O Brasil possui diversas tecnologias que se enquadram nessa categoria, tais como o sistema plantio direto (SPD) e os sistemas integrados, como o sistema agroflorestal e a integração lavoura-pecuária-floresta (ILPF). Inclusive, esses sistemas são contemplados no Plano de Adaptação e Baixa Emissão de Carbono na Agropecuária (ABC+), que é uma agenda estratégica nacional do governo brasileiro para o enfrentamento à mudança do clima no setor agropecuário. E esse ponto nos leva a uma outra característica relacionada ao nexus, que é a identificação dos principais atores e partes interessadas (stakeholders) conectados ao nexo em questão, dos setores público e privado, fundamentais para a identificação das sinergias e compensações entre os setores considerados e que podem facilitar ou dificultar a gestão institucional. Um exemplo relevante dessa articulação é a Conferência das Nações Unidas sobre as Mudanças Climáticas, cuja 30ª edição (COP30) reunirá líderes de todo o mundo em Belém (PA), em novembro deste ano.

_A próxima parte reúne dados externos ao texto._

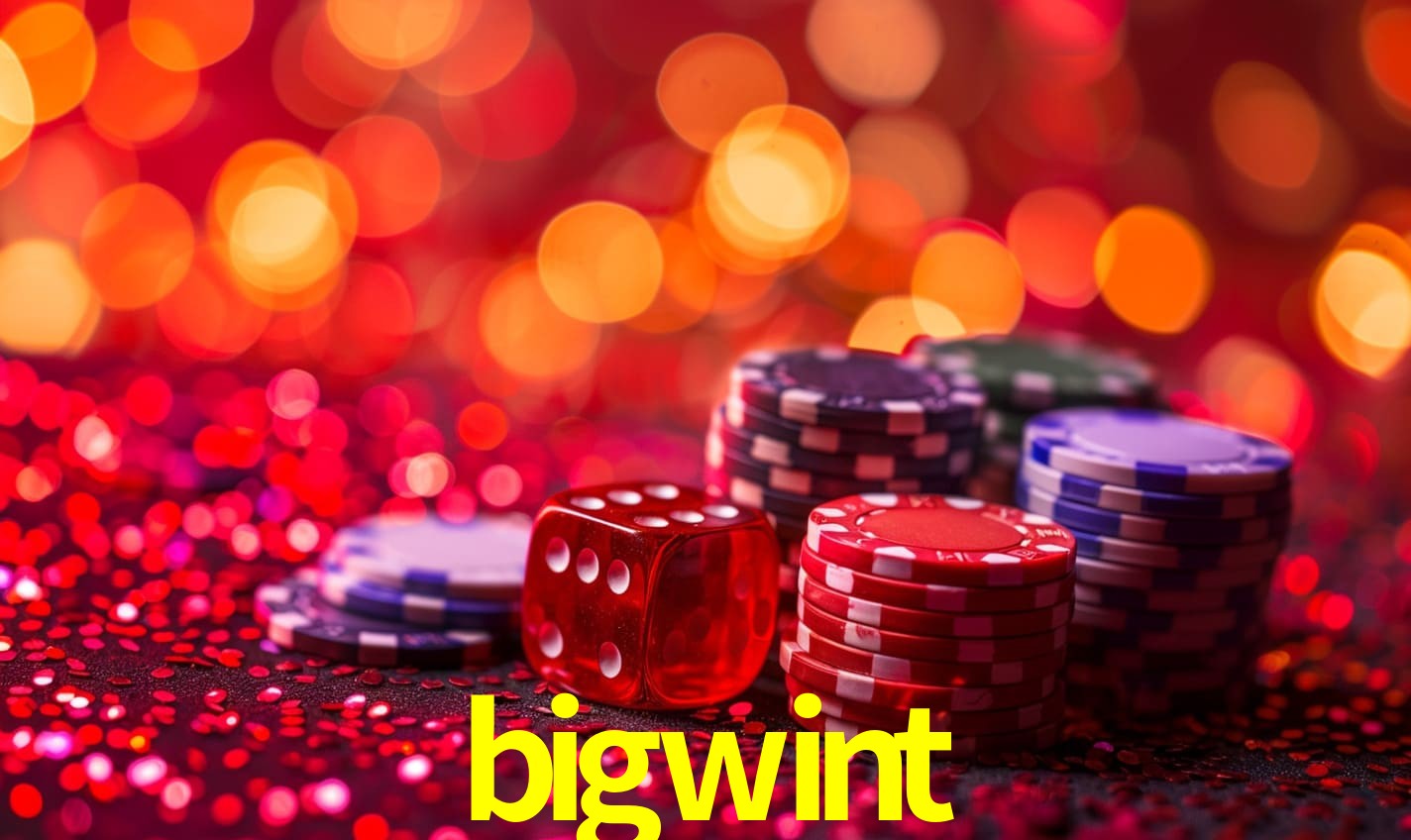 Desvendando o Mundo dos Jogos Virtuais na bigwint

Sobre a governança do nexus, o relatório da IPBES nos traz uma importante informação, apontando que a priorização de retornos financeiros de curto prazo, ignorando os custos globais para a natureza, que se refletem em impactos na biodiversidade, água, saúde e mudanças climáticas, incluindo a produção de alimentos, causa prejuízos na ordem de US$ 10-25 trilhões por ano.

Projeto Nexus Alimento-Água-Energia (A-E-E) é liderado pela Embrapa Solos (Foto: Divulgação)

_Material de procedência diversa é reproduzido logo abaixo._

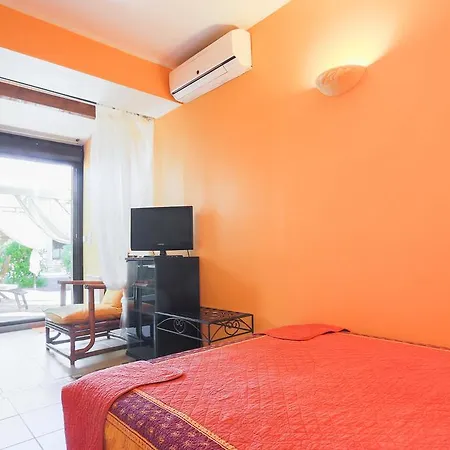Bed and Breakfast La Palmeraie
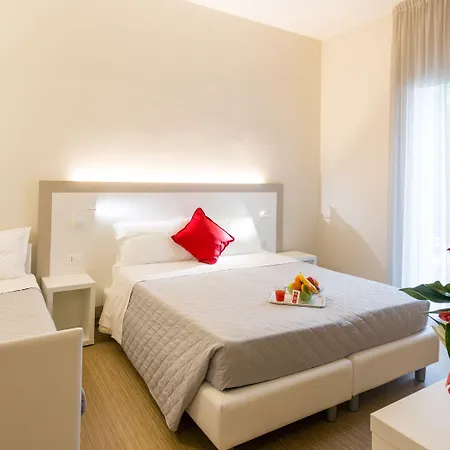 ホテル アミチツィア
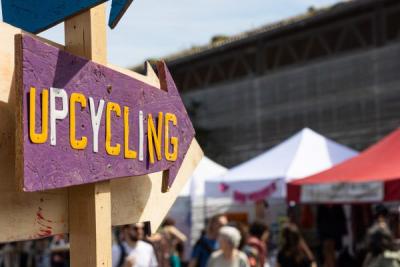 44 - REEMPLOI SOLIDAIRE - Appel à candidatures - Festival Deux Mains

Por isso, a mensagem-chave do nexus é a de que é necessário avaliar a integração entre os elementos considerados e identificar as sinergias e os trade-offs, o que dá a chance de maximizar os impactos positivos e minimizar os impactos negativos no sistema. Especificamente em relação à agricultura, essa abordagem oferece a oportunidade de transformar a paisagem rural por meio da adoção de práticas conservacionistas capazes de restaurar a qualidade das terras, aumentar a produtividade, diminuir os processos erosivos, otimizar o uso da água e a geração de energia e colaborar com o sequestro de carbono e com os processos de adaptação e mitigação das mudanças climáticas.